Sobre a pintura mil quilómetros de rios e montanhas de Wang Ximeng

Xi Chuan, China (1963)

trad. Jorge Sousa Braga

As cores verdes e as cores azuis fluem juntas e formam montanhas vazias. Embora algumas pessoas caminham por elas, continuam a ser montanhas vazias, como se as pessoas que caminham por lá não tivessem rostos. Mesmo assim são pessoas. Ninguém deveria tentar reconhecer-se nessas figuras ou tentar ver as verdadeiras montanhas e águas deste mundo, nem deveria pensar em tentar obter elogios casuais de Wang Ximeng. Wang Ximeng conhece essas pequenas figuras e nenhuma delas é ele mesmo.

Estas não são as suas figuras e ele não pode citar nenhuma delas pelo nome. As figuras adquirem as montanhas e as águas, assim como as montanhas adquirem a esmeralda e o lápis-lazúli, assim como as águas adquirem vastidão e barcos.

O imperador Huizong contratou Wang Ximeng aos dezoito anos, sem saber que Wang morreria logo após terminar estes milhares de quilômetros de rios e montanhas. As montanhas e as águas não têm nome. Wang Ximing percebe que as pessoas sem nome são apenas figuras decorativas nas montanhas e nas águas, assim como os pássaros que voam sabem que são insignificantes para os jogos dos homens. Os pássaros encontram-se no céu.

Entretanto, as pessoas que caminham nas montanhas têm os seus próprios itinerários e os seus próprios planos. Essas pequenas figuras de branco caminham, sentam-se à vontade, vão pescar, negociar, rodeadas de cores verdes e azuis, assim como hoje as pessoas de preto vão a banquetes, concertos e funerais, rodeadas de cores douradas e mais cores douradas.
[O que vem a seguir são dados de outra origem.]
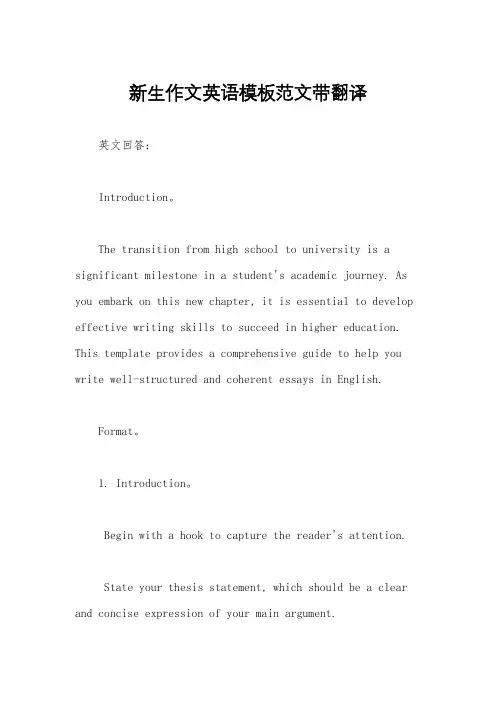 新生作文英语模板范文带翻译

英文回答：

Introduction。

The transition from high school to university is a significant milestone in a student's academic journey. As you embark on this new chapter, it is essential to develop effective writing skills to succeed in higher education. This template provides a comprehensive guide to help you write well-structured and coherent essays in English.

Format。

1. Introduction。

Begin with a hook to capture the reader's attention.

State your thesis statement, which should be a clear and concise expression of your main argument.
Estas pequenas figuras vestidas de branco nunca nasceram e, portanto, nunca morreram; tal como a utopia paisagística de Wang Ximeng, são imunes à poluição e à invasão e isso merece uma consideração cuidadosa. Assim, as pessoas que estão longe dos controlos sociais não têm necessidade de ansiar pela liberdade e as pessoas que não foram destruídas pela experiência não estão preocupadas com o esquecimento.

Wang Ximeng permitiu que os pescadores tivessem um número infinito de peixes para pescar, permitiu que águas ilimitadas corressem das montanhas. Segundo ele, felicidade significa a quantidade exata de bênção para que, imersas no silêncio entre montanhas e águas, as pessoas possam construir pontes, azenhas, estradas, casas e viver tranquilamente, como as árvores que crescem nas montanhas, ao longo das margens dos rios ou ao redor de uma aldeia e das pessoas que a habitam.

Ao longe as árvores parecem flores. Quando elas se agitam é o momento em que se intensifica o vento claro. Quando o vento claro se intensifica é a altura de as pessoas cantarem. Quando as pessoas cantarem é a altura de uma montanha vazia se tornar numa montanha vazia.